И он преподнес ему Цицерона, проводя весьма лестные параллели между ним и мсье Ламбером. В потоке поздравлений от остальных студиозов утонули слова мсье Ламбера о том, что до дня рождения у него, собственно, осталось больше месяца, и не стоило бы… Вскоре вся честная компания сидела вместе с Ламбером и за его счет угощалась молодым вином, торопливо поглощала рагу с фасолью и набивала карманы дармовым хлебом.
Карета подскочила на очередном ухабе, и Леруа вернулся и прошлого в настоящее. Улыбка исчезла с его лица, вновь сменившись угрюмой задумчивостью. Леруа был далек от того, чтобы удивляться, каким образом отчаянный жизнелюб, оптимист, любимец женщин превратился в убийцу и сатаниста. Он верил (хотя никому не выдавал своей веры), что дьявола призвать к себе намного проще, чем об этом думает просвещенная публика. Он знал, что возможны любые перемены, в любом человеке есть зерна всех пороков, и на самом деле мы не знаем ни ближнего своего, ни себя.
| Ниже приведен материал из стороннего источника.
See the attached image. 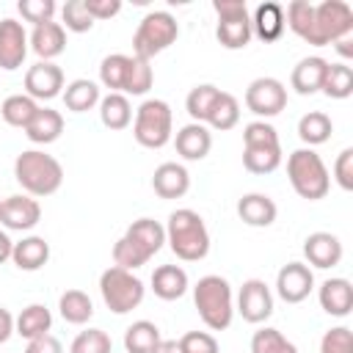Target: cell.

Этой мрачной философии его обучила война: еще одна тема, о которой он предпочитал не распространяться, и не показывать орден Почетного легиона. Он пошел в армию после того, как за спиной сгорел образ уютной семейной жизни, хладнокровно подсчитав свои шансы на смерть и найдя их вполне приемлемыми. Надо было узнать себе настоящую цену и в процессе сколотить себе состояние. Служба в Германии должна была обогатить его – как и многих несколькими годами ранее обогатили походы в Италию. Но на западе, в Испании, дела пошли скверно, и полк перевели. И если бы оставили у границы, хотя бы северней реки Эбро… Нет, он попал в жуткую кастильскую молотилку без тыла и флангов. Испанцы резали их при первой возможности, и солдаты не оставались в долгу. Свой орден Леруа получил за то, что остался жив. Он видел, как многие сходили с ума, превращались в говорящих животных, видел, как от человека оставалось только одно – умение ударить первым. Но Леруа отлично знал, что такая кровожадность вырастает в людях от нужды или страха.